Home » Traumtagebuch » Isch hab Disch nackisch gesehen

Isch hab Disch nackisch gesehen

Für heute hatte ich mir vorgenommen, auf dem Weg zur Post einen Stopp beim Rewe-Markt einzulegen, um wegen der Sache mit den Waldorfschülern nachzufragen. Ich kam gerade mal hundert Meter weit, als Kyrill eine heftige Sturmböe schickte. Nach all den Meldungen und Warnungen angesichts eines normal stürmischen Wetters hatte ich die Unwetterwarnungen für einen Medienhype gehalten.
Die Böen waren dann doch mitreißender als erwartet. Okay, als Kehrwende marsch, schnell zurück ins Haus und auf morgen verschoben. Gerade habe ich gehört, dass hier in Frankfurt bereits 83 Flüge gestrichen wurden.

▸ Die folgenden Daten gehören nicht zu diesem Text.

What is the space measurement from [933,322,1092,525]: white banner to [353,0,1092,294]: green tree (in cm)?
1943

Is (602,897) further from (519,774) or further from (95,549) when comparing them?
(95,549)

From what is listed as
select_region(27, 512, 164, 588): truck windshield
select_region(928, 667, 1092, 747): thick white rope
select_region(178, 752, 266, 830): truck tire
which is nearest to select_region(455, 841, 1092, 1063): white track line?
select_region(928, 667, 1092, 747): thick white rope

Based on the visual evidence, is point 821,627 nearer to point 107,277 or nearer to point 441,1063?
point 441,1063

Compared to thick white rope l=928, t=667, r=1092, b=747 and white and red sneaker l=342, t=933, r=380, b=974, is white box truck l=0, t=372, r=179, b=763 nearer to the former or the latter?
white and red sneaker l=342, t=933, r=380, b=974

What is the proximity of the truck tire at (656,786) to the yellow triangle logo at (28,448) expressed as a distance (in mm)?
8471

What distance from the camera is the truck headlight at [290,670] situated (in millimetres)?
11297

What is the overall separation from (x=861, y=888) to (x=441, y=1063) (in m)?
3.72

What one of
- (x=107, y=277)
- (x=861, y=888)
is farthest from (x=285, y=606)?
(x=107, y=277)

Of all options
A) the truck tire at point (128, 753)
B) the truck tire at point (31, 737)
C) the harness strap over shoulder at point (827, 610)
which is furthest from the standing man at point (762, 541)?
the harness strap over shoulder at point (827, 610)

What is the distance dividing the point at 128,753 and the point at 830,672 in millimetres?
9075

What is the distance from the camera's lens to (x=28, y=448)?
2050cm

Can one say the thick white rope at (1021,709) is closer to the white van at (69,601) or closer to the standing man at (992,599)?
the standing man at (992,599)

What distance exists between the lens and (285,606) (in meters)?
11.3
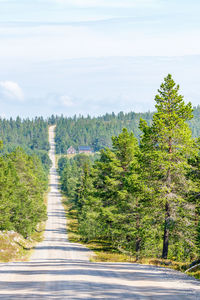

Die Traumkraft hat offenbar schon in der Nacht gewusst, dass ich heute nicht mehr zum Rewe kommen würde und manifestierte einen entsprechenden Traum:

Isch hab Disch nackisch gesehen

Finstere Morgenstunden. Noch vor der Ladenöffnung suche ich den Rewe-Markt auf, um wegen der Sache mit den Waldorfschülern zu fragen. Im Halbdunkel des Eingangsbereiches wimmelt es von geschäftigen Angestellten, die mit letzten Vorbereitungen beschäftigt sind. Ich halte Ausschau nach einer Person, die ich fragen könnte. Aber bisher sah ich in wenig ermunternde Gesichter. Vermutlich würde ich keine Antwort bekommen, oder man würde mich sogar hinauswerfen. So gehe ich weiter, ignoriere die strengen fragenden Blicke. Dann will man mich am Weitergehen hindern, aber ich lasse mich nicht aufhalten und sage nur entschlossen: „Ich habe eine Frage.“ Schließlich gelange ich in die Personalräume. Hier im Halbdunkel eine Angestellte, die den Eindruck erweckt, als würde sie mir Auskunft erteilen. Sie kommt mir auch bekannt vor – eine große blonde Frau von schlankem aber kräftigem Wuchs. Sie gibt bereitwillig Antwort:
„Die Waldorfschüler sagten zu mir ‚Isch hab Disch nackisch gesehen!’ Das Kind sollte sich entschuldigen. Stattdessen wiederholte es diese Frechheit sogar noch einmal!“

Während sie erzählt, sehe ich sie in unserer Badewanne duschen. Im Licht, draußen ist es dunkel. Vor unserem Fenster gibt es keine Vorhänge; durchaus möglich, dass man dort unten von der Allee zu uns hinein schauen kann.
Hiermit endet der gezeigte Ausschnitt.